▶

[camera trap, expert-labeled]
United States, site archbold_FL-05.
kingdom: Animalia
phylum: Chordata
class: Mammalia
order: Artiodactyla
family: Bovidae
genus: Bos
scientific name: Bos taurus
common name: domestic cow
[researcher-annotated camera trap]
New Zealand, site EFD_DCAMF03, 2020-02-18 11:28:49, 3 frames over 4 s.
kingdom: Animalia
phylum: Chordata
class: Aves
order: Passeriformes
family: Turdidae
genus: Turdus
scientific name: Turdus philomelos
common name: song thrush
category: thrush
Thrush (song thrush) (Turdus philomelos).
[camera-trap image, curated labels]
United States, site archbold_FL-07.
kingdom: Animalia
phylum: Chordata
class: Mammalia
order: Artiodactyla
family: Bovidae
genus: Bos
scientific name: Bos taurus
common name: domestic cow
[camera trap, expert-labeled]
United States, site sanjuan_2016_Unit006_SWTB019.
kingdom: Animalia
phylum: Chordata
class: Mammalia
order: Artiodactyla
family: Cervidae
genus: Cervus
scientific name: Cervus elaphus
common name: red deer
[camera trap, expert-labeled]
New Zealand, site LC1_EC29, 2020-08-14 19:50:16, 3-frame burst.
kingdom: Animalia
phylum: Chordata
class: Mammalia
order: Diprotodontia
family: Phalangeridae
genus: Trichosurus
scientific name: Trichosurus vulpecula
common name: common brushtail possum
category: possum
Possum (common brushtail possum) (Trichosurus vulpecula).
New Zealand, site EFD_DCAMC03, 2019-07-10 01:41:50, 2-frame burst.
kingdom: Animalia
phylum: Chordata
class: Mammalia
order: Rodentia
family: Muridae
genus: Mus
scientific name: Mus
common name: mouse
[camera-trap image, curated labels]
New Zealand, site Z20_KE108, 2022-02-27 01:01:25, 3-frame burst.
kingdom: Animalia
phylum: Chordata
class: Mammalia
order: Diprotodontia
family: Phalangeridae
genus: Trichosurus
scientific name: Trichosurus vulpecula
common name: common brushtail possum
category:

◀

### Assignment:
Output every record in full, exactly as it was given.

### Task output:
[camera trap, expert-labeled]
United States, site archbold_FL-05.
kingdom: Animalia
phylum: Chordata
class: Mammalia
order: Artiodactyla
family: Bovidae
genus: Bos
scientific name: Bos taurus
common name: domestic cow
[researcher-annotated camera trap]
New Zealand, site EFD_DCAMF03, 2020-02-18 11:28:49, 3 frames over 4 s.
kingdom: Animalia
phylum: Chordata
class: Aves
order: Passeriformes
family: Turdidae
genus: Turdus
scientific name: Turdus philomelos
common name: song thrush
category: thrush
Thrush (song thrush) (Turdus philomelos).
[camera-trap image, curated labels]
United States, site archbold_FL-07.
kingdom: Animalia
phylum: Chordata
class: Mammalia
order: Artiodactyla
family: Bovidae
genus: Bos
scientific name: Bos taurus
common name: domestic cow
[camera trap, expert-labeled]
United States, site sanjuan_2016_Unit006_SWTB019.
kingdom: Animalia
phylum: Chordata
class: Mammalia
order: Artiodactyla
family: Cervidae
genus: Cervus
scientific name: Cervus elaphus
common name: red deer
[camera trap, expert-labeled]
New Zealand, site LC1_EC29, 2020-08-14 19:50:16, 3-frame burst.
kingdom: Animalia
phylum: Chordata
class: Mammalia
order: Diprotodontia
family: Phalangeridae
genus: Trichosurus
scientific name: Trichosurus vulpecula
common name: common brushtail possum
category: possum
Possum (common brushtail possum) (Trichosurus vulpecula).
New Zealand, site EFD_DCAMC03, 2019-07-10 01:41:50, 2-frame burst.
kingdom: Animalia
phylum: Chordata
class: Mammalia
order: Rodentia
family: Muridae
genus: Mus
scientific name: Mus
common name: mouse
[camera-trap image, curated labels]
New Zealand, site Z20_KE108, 2022-02-27 01:01:25, 3-frame burst.
kingdom: Animalia
phylum: Chordata
class: Mammalia
order: Diprotodontia
family: Phalangeridae
genus: Trichosurus
scientific name: Trichosurus vulpecula
common name: common brushtail possum
category:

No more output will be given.